Text section Block Start

Try our mobile app

Published: 2023-12-14 08:54:24 ET
<<<  go to DSX company page
6-K 1 d10906444_6-k.htm
FORM 6-K

SECURITIES AND EXCHANGE COMMISSION
WASHINGTON, D.C.  20549

REPORT OF FOREIGN PRIVATE ISSUER PURSUANT TO RULE 13A-16 OR 15D-16
OF THE SECURITIES EXCHANGE ACT OF 1934

For the month of December 2023
Commission File Number:  001-32458

DIANA SHIPPING INC.
(Translation of registrant's name into English)
Pendelis 16, 175 64 Palaio Faliro, Athens, Greece
(Address of principal executive office)

Indicate by check mark whether the registrant files or will file annual reports under cover of Form 20-F or Form 40-F.

Form 20-F [X]       Form 40-F [  ]






INFORMATION CONTAINED IN THIS FORM 6-K REPORT
On November 20, 2023, Diana Shipping Inc. (the “Company”), announced that the Board of Directors of the Company declared a distribution (the “Warrant Distribution”) to the holders of record of the Company’s shares of common stock (the “Common Stock”), in the form of warrants to purchase shares of Common Stock (the “Warrants”). The Warrants were issued on the terms and conditions described in the Warrant Agreement (as defined below and attached as an exhibit hereto) and will be distributed on December 14, 2023, to the holders of record of Common Stock as of the close of business on December 6, 2023 (the “Record Date”).
Pursuant to the terms of the Warrant Agreement, dated as of December 14, 2023, between the Company, Computershare Inc., and its affiliate, Computershare Trust Company, N.A., as Warrant Agent (the “Warrant Agreement”), each holder will receive one Warrant for every five shares of issued and outstanding shares of common stock held as of the Record Date (rounded down to the nearest whole number for any fractional Warrant). Each Warrant will entitle the Holder to purchase, at the Holder’s sole and exclusive election, at the exercise price, one share of common stock plus, to the extent, described below, the Bonus Share Fraction. A Bonus Share Fraction entitles a Holder to receive an additional 0.5 of a share of common stock for each Warrant exercised (the “Bonus Share Fraction”) without payment of any additional exercise price.

Text section Block End

_Aim of the task:_ Under the Form 6-K filing, how many shares of common stock held as of the Record Date entitle a holder to one Warrant?

Excerpted records Block Start

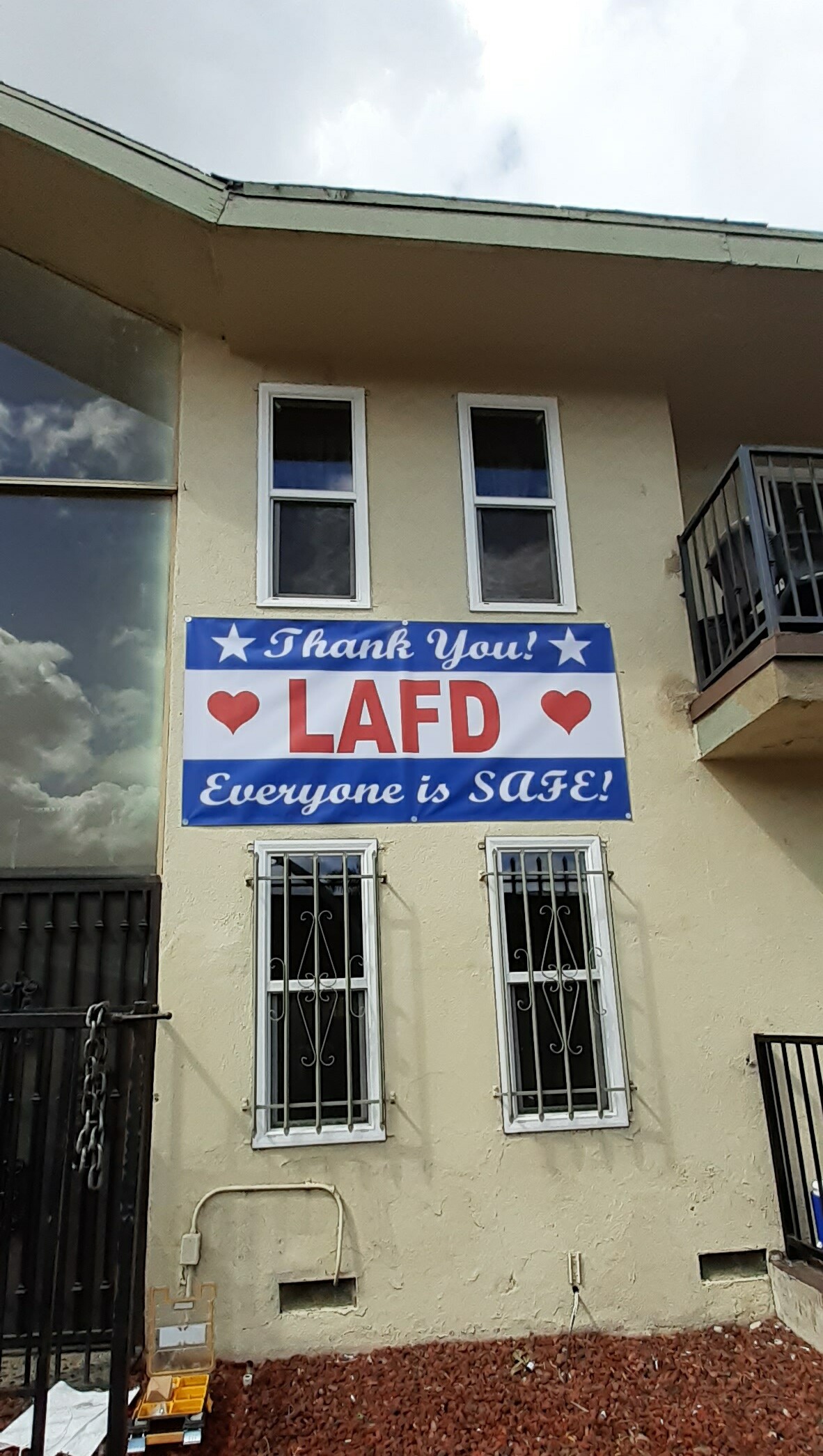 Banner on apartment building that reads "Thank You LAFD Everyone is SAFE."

Excerpted records Block End
Excerpted records Block Start

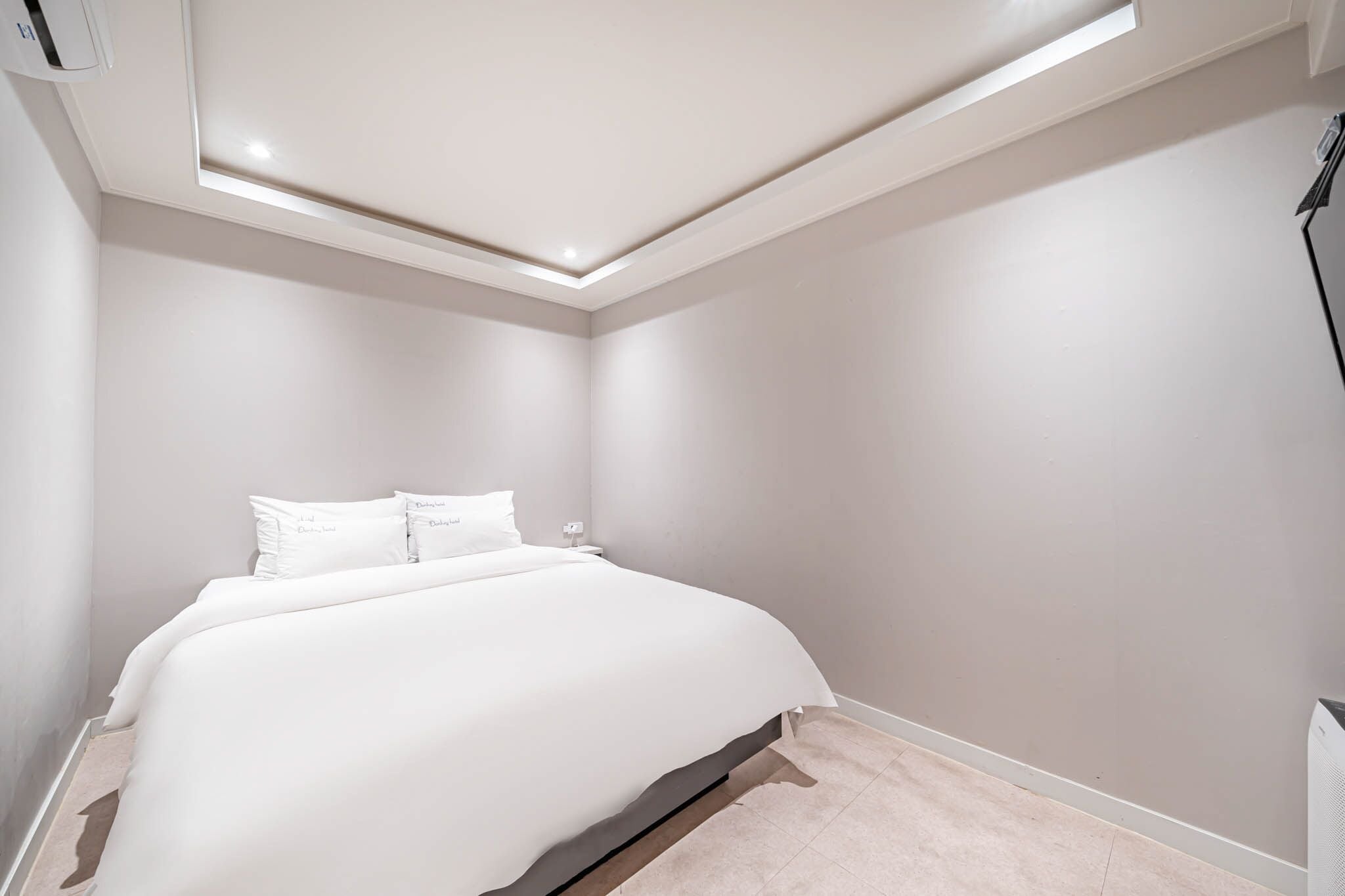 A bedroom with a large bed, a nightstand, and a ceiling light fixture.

Excerpted records Block End

_Solution to this problem:_ Five shares.